--- Start of DOCUMENT PASSAGE ---

It probably seems odd to require even more paperwork on top of everything else you completed to get a suppressor, but if you follow this blog post, you’ll be well on your way to filling things out correctly and shooting with your new suppressor in no time!

What is Form 4473?

As we mentioned briefly above, the Form 4473 is a Firearms Transaction Record. While you may fill out other forms related to firearms purchases depending on your state and local laws, this is the form required by the Federal government. Even though we all know that a suppressor isn’t a firearm, the Federal government and the ATF treat it like one, and you cannot take possession of a suppressor without completing a Form 4473.

If it’s been awhile since you last filled out a Form 4473, you should know that there have been some changes to the questions that went into effect on April 1, 2023. This is due to new statutory requirements set forth by the Biden Administration in both the NICS Denial Notification Act and the Bipartisan Safer Community Act (BSCA), and to reflect the implementation of ATF Final Rule 2021R-05F.

Why Do I Need to Fill Out Form 4473?

Because the ATF treats suppressors like firearms, the Form 4473 allows Silencer Central to legally transfer ownership of the silencer(s) to you as the customer after ATF approval of your Form 4 and before shipping the silencer right to your door.

Thanks to the government’s legalese language used, the form can be confusing and any inaccuracies could delay or restrict Silencer Central’s ability to ship a customer’s silencer to them.

Follow the FAQs listed below that go through the Form 4473 section-by-section to ensure that you understand the questions and how you’re answering them.

Form 4473 FAQs: Section-by-Section

Accurate completion of the Form 4473 is required in order to receive your suppressor from Silencer Central, so it’s important that you read each question carefully and make sure that you’re answering them honestly and correctly. Failure to do so can lead to delays or restrictions on Silencer Central’s shipment to you.

--- End of DOCUMENT PASSAGE ---
--- Start of RECORDS SHOWN ---

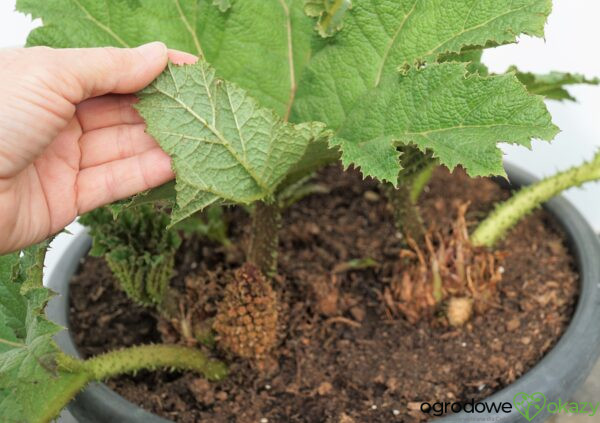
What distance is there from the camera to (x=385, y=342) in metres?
1.39

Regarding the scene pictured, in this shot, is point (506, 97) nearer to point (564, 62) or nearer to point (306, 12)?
point (306, 12)

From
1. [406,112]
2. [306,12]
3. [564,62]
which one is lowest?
[564,62]

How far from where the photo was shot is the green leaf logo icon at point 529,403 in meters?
1.15

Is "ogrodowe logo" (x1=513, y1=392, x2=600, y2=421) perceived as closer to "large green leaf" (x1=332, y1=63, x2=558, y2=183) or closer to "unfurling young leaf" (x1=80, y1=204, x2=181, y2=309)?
"large green leaf" (x1=332, y1=63, x2=558, y2=183)

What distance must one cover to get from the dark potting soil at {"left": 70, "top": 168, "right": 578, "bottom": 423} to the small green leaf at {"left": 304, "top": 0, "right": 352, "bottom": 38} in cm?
56

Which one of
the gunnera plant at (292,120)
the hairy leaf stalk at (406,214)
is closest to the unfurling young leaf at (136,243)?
the gunnera plant at (292,120)

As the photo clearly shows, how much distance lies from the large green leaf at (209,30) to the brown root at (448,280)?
0.46 m

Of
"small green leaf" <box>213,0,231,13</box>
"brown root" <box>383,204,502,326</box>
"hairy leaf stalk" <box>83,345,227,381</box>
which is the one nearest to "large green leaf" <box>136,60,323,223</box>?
"small green leaf" <box>213,0,231,13</box>

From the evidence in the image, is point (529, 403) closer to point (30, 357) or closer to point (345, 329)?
point (345, 329)

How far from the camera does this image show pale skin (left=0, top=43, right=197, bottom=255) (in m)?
0.94

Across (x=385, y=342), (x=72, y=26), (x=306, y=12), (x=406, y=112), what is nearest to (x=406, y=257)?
(x=385, y=342)

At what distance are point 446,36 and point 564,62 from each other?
1.19 meters

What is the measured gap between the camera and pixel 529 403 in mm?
1156

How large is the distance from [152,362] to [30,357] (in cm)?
30
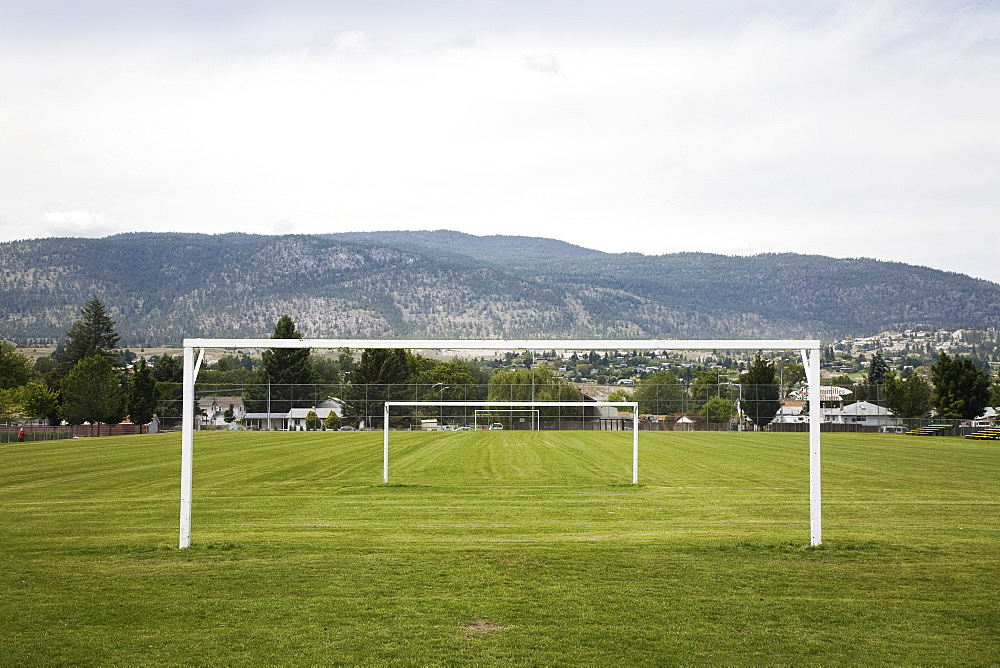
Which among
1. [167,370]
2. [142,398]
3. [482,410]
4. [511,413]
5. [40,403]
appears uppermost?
[167,370]

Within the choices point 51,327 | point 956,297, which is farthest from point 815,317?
point 51,327

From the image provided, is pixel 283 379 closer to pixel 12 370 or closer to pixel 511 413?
pixel 511 413

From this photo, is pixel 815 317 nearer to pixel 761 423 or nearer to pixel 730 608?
pixel 761 423

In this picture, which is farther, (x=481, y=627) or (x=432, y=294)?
(x=432, y=294)

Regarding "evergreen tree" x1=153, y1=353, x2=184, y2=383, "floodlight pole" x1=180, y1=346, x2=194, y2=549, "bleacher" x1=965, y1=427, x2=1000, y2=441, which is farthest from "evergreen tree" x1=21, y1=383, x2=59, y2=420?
"bleacher" x1=965, y1=427, x2=1000, y2=441

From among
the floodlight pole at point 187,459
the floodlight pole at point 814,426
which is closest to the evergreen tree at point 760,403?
the floodlight pole at point 814,426

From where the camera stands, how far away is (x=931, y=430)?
198 ft

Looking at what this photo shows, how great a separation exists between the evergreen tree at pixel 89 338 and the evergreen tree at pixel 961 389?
75898 mm

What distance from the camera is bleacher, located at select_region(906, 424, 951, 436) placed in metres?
59.9

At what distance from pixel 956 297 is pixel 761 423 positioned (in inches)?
3988

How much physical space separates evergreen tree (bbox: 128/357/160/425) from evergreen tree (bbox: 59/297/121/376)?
85.4 ft

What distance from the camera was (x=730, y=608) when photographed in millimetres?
7723

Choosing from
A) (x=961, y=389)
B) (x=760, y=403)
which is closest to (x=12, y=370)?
(x=760, y=403)

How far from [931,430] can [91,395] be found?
57.0m
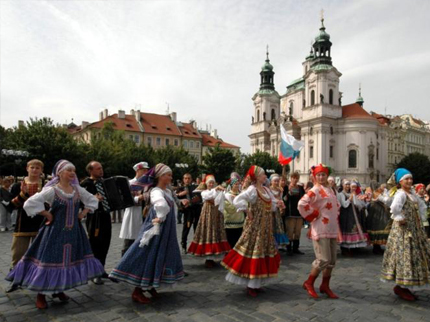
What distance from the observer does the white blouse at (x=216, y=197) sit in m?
7.36

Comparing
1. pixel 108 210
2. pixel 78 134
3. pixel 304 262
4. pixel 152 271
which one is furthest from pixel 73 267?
pixel 78 134

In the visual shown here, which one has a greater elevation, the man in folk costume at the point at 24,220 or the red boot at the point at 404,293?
the man in folk costume at the point at 24,220

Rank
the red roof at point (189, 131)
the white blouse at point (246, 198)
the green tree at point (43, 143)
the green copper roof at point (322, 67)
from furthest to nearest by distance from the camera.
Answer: the red roof at point (189, 131) → the green copper roof at point (322, 67) → the green tree at point (43, 143) → the white blouse at point (246, 198)

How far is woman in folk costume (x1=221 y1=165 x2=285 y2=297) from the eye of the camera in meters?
5.21

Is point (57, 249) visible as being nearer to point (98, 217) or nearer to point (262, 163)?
point (98, 217)

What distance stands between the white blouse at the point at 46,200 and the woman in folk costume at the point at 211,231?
3.00 metres

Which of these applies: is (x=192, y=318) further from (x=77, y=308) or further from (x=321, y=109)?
(x=321, y=109)

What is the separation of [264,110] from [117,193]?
247ft

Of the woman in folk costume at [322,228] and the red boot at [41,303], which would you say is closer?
the red boot at [41,303]

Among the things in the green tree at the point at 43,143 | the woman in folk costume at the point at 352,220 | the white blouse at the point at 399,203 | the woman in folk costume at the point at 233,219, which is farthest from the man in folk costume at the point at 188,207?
the green tree at the point at 43,143

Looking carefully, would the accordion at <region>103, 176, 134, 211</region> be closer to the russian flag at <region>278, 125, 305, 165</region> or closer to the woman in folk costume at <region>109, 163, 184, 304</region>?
the woman in folk costume at <region>109, 163, 184, 304</region>

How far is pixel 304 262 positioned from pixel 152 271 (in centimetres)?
435

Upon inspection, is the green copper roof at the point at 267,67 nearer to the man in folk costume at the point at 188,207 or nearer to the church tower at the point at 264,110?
the church tower at the point at 264,110

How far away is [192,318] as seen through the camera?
4.32 m
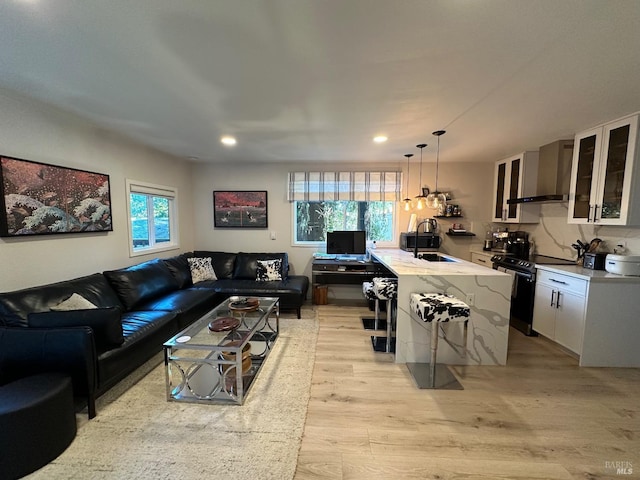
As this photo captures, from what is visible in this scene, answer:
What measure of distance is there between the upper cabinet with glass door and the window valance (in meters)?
2.23

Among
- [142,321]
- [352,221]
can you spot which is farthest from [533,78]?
[142,321]

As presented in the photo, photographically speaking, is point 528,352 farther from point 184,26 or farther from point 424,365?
point 184,26

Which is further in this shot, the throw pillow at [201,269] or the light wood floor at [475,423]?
the throw pillow at [201,269]

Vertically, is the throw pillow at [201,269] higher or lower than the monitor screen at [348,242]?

--- End of RECORDS SHOWN ---

**WORK TO COMPLETE**.
A. According to the Form 4473 passage, on what date did the changes to the form's questions go into effect?
B. Retype the Form 4473 passage word for word, from "As we mentioned" to "Out Form 4473?".
The data has no role in this exercise.

**TASK-BY-TASK ANSWERS**.
A. April 1, 2023.

B.
As we mentioned briefly above, the Form 4473 is a Firearms Transaction Record. While you may fill out other forms related to firearms purchases depending on your state and local laws, this is the form required by the Federal government. Even though we all know that a suppressor isn’t a firearm, the Federal government and the ATF treat it like one, and you cannot take possession of a suppressor without completing a Form 4473.

If it’s been awhile since you last filled out a Form 4473, you should know that there have been some changes to the questions that went into effect on April 1, 2023. This is due to new statutory requirements set forth by the Biden Administration in both the NICS Denial Notification Act and the Bipartisan Safer Community Act (BSCA), and to reflect the implementation of ATF Final Rule 2021R-05F.

Why Do I Need to Fill Out Form 4473?